● Requirements: Working from the entries that follow, transcribe exactly and only the lines from the one with "What measure of distance is" through the last, pictures excluded.

● Supplied entries:

──────────────────────────────

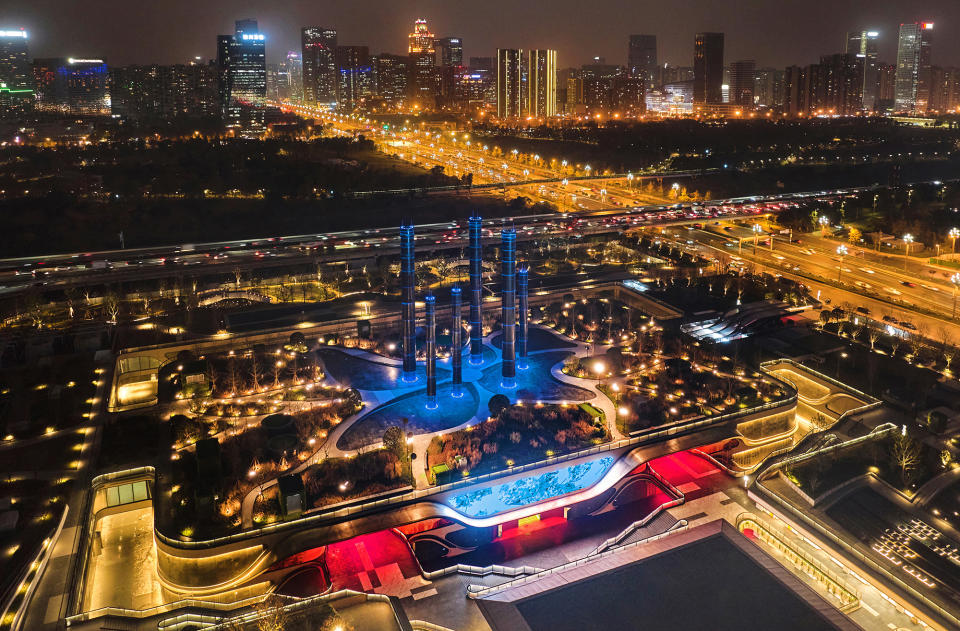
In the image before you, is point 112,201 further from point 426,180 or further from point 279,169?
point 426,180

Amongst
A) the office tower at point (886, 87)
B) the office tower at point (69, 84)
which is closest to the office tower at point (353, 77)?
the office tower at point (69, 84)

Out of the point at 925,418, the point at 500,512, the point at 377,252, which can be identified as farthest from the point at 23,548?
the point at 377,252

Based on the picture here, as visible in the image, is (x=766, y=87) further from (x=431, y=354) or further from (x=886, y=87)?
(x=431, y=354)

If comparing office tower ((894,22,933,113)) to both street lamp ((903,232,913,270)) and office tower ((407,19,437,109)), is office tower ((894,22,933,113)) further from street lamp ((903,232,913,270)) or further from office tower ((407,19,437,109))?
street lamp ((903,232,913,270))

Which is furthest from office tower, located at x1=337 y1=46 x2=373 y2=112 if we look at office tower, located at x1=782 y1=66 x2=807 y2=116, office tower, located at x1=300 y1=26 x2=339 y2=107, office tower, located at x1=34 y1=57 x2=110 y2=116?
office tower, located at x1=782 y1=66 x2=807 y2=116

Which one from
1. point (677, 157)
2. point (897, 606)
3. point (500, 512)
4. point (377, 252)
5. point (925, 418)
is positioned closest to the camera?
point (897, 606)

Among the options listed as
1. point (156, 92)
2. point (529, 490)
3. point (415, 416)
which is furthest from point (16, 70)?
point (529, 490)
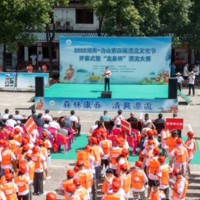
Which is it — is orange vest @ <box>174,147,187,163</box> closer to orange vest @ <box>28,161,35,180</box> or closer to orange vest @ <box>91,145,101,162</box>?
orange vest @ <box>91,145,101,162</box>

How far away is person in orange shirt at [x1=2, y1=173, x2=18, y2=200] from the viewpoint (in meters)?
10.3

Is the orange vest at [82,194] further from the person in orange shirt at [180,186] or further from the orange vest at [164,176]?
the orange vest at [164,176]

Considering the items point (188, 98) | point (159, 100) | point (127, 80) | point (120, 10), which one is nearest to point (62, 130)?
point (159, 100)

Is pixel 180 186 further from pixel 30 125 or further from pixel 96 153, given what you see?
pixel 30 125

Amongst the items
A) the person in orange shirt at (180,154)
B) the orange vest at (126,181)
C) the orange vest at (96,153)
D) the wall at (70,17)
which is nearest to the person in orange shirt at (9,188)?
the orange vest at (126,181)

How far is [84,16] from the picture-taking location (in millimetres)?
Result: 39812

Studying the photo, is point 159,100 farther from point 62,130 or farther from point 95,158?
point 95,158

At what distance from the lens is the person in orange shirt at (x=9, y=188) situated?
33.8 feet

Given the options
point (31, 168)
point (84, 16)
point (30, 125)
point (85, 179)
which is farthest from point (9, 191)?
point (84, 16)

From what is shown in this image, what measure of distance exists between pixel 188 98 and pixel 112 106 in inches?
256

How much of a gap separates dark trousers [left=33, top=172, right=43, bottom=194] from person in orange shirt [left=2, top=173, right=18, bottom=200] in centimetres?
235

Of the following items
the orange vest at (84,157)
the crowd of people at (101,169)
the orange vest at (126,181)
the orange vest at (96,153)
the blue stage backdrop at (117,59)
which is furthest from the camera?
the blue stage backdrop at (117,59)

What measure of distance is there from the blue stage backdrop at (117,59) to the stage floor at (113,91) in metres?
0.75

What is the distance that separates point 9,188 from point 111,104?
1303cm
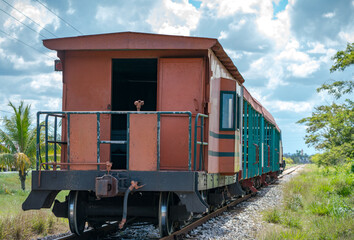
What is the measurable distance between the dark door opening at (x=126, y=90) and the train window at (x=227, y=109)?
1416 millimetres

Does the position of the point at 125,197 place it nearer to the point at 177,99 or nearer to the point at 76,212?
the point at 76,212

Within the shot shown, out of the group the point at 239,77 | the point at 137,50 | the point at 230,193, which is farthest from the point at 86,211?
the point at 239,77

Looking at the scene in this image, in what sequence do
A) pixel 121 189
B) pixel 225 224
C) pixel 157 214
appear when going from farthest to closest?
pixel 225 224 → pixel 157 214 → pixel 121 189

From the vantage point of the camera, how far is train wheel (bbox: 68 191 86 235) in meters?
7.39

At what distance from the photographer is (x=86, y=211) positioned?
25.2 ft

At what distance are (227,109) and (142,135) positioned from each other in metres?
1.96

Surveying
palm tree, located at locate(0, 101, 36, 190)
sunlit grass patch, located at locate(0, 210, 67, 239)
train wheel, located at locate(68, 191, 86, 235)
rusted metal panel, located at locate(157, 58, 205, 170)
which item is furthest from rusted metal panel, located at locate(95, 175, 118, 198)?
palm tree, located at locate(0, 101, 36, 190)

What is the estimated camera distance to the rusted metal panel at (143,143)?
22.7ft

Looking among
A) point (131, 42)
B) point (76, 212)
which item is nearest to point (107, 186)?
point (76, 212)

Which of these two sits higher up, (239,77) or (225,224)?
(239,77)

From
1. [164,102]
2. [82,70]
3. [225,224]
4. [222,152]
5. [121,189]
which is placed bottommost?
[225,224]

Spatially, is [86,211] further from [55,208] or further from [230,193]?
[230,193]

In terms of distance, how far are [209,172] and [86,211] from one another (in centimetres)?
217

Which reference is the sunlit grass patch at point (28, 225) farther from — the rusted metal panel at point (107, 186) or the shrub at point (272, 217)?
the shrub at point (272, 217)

──────────────────────────────

● Solution:
What measure of distance is there from the blue stage backdrop at (117,59) to the stage floor at (113,91) in metres?
0.75

What is the distance that separates point 9,188 from point 111,104?
1303cm
What is the measurable distance between the dark door opening at (x=126, y=90) and the train window at (x=227, y=109)?
1416 millimetres

Does the position of the point at 125,197 place it nearer to the point at 177,99 or nearer to the point at 76,212?
the point at 76,212

Within the shot shown, out of the group the point at 239,77 | the point at 137,50 | the point at 230,193, which is farthest from the point at 86,211?
the point at 239,77

Looking at the scene in this image, in what sequence do
A) pixel 121 189
B) pixel 225 224
C) pixel 157 214
appear when going from farthest to closest?
pixel 225 224 → pixel 157 214 → pixel 121 189

From the vantage point of the camera, how far is train wheel (bbox: 68 191 86 235) in meters?
7.39

At what distance from the photographer is (x=86, y=211) positioned?
25.2 ft

At what distance are (227,109) and (142,135) positioned from each other in metres?
1.96

Surveying
palm tree, located at locate(0, 101, 36, 190)
sunlit grass patch, located at locate(0, 210, 67, 239)
train wheel, located at locate(68, 191, 86, 235)
rusted metal panel, located at locate(157, 58, 205, 170)
which item is furthest from rusted metal panel, located at locate(95, 175, 118, 198)?
palm tree, located at locate(0, 101, 36, 190)

What is the estimated camera distance to the rusted metal panel at (143,143)?
22.7ft

Looking among
A) point (131, 42)
B) point (76, 212)
which item is nearest to point (107, 186)?
point (76, 212)

Which of these two sits higher up, (239,77) or (225,224)?
(239,77)

From
1. [164,102]
2. [82,70]
3. [225,224]
4. [222,152]
5. [121,189]
which is placed bottommost?
[225,224]

Spatially, is [86,211] further from [55,208] or further from [230,193]?
[230,193]

In terms of distance, how far are [209,172] and [86,211] from one another (in centimetres)?
217

Which reference is the sunlit grass patch at point (28, 225) farther from — the rusted metal panel at point (107, 186) or the shrub at point (272, 217)?
the shrub at point (272, 217)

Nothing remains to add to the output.